— Exercise requirements —
a - Summarize the dog-bathing tips in exactly two sentences.
b - List every instruction in the dog-bathing tips that is phrased as a command in the section headed "Brush, Brush, Brush".
c - Continue the dog-bathing tips from the point where they stop.

— Exercise text —
#####

It’s safest and still effective to grab a few towels and gently scrunch dry. Try to wash your dog on a day you know you can keep them warm while they dry, whether that’s in a pet friendly room of your house or from the sun/heat. Short coats can be ruffled up in a towel until 99% dry. They’ll probably enjoy a good scratch anyway!

#4 – Be Careful Around Their Head
Dog’s generally hate their ears and head getting wet. You’re also at risk of getting water in their ears and causing an ear infection. The easiest way to prevent this is to put a piece of cotton wool in each ear. This will also muffle sound which can help with timid dogs. If you think you can do it, I push their ears forward and cover their eyes as I move the spray head over their face. This means I am wiping the water out of their face right away and squeezing the excess water from their ears to prevent shaking or any discomfort. If you’re not sure how to do this I’d be happy to show you! Just ask!

#5 – Brush, Brush, Brush
Believe it or not, short haired breeds also require brushing. Brushing promotes healthy skin and coat and also limits shedding. No matter what you do, you CANNOT eliminate shedding. Every dog is different and will shed a different amount of hair. What you can do is control where a majority of it will fall. Choose a location you’re happy to potentially fill with hair. Select the right brush. And give them a really good brush before and after their bath but only while the coat is dry. Using the wrong tools on a wet coat could cause damage. Brushing before the bath will reduce the amount of work you’ll have to do in the bath and brushing after will give a nice finish.

#####

— Information given —
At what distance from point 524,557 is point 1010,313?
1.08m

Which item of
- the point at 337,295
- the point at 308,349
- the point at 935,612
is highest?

#####

— List of answers —
a - The tips advise drying a washed dog by gently scrunching it with towels while keeping it warm, and taking care around its head, for example by putting cotton wool in its ears to prevent ear infections. They also say that even short-haired dogs need brushing with the right brush on a dry coat before and after the bath, which limits shedding but cannot eliminate it.

b -
- Choose a location you're happy to potentially fill with hair.
- Select the right brush.
- Give them a really good brush before and after their bath but only while the coat is dry.

c -
Side note: Choosing the right brush.
For short coats, you can’t go past the trusty rubber curry. You’ll be amazed at the amount of hair this brush will remove and it also gives your pup a nice massage at the same time. Use it in circular motions gently pulling tight any skin rolls to avoid a “getting a massage with no oil” type of feeling.
Zoom Groom, $15.99 @ Pet House Superstore 

I should add, if your dog has a lot of knots, washing them will cause the knots to tighten and can create matting and cause discomfort. If your dog is already matted, you could injure them by trying to brush it all out. At this point it’s best to shave your dog down to allow their skin to breath and for the coat to re-grow. Looking after your dogs coat will prevent the need for a shave down and will also allow your dog to cool efficiently and stay protected from the elements.

For Longer Coats, there are so many more options, many of which can get a little dangerous if not used correctly so we’ll go with the most effective and safest brush to keep it simple.

A trusty comb and slicker brush is all you need for effective undercoat removal on a regular basis. Combs are generally sized as fine, medium and wide referring to the gaps between the teeth. You can use a mixture of all three or just stick to the medium which will work fine (if you’ll pardon the pun) for most knots.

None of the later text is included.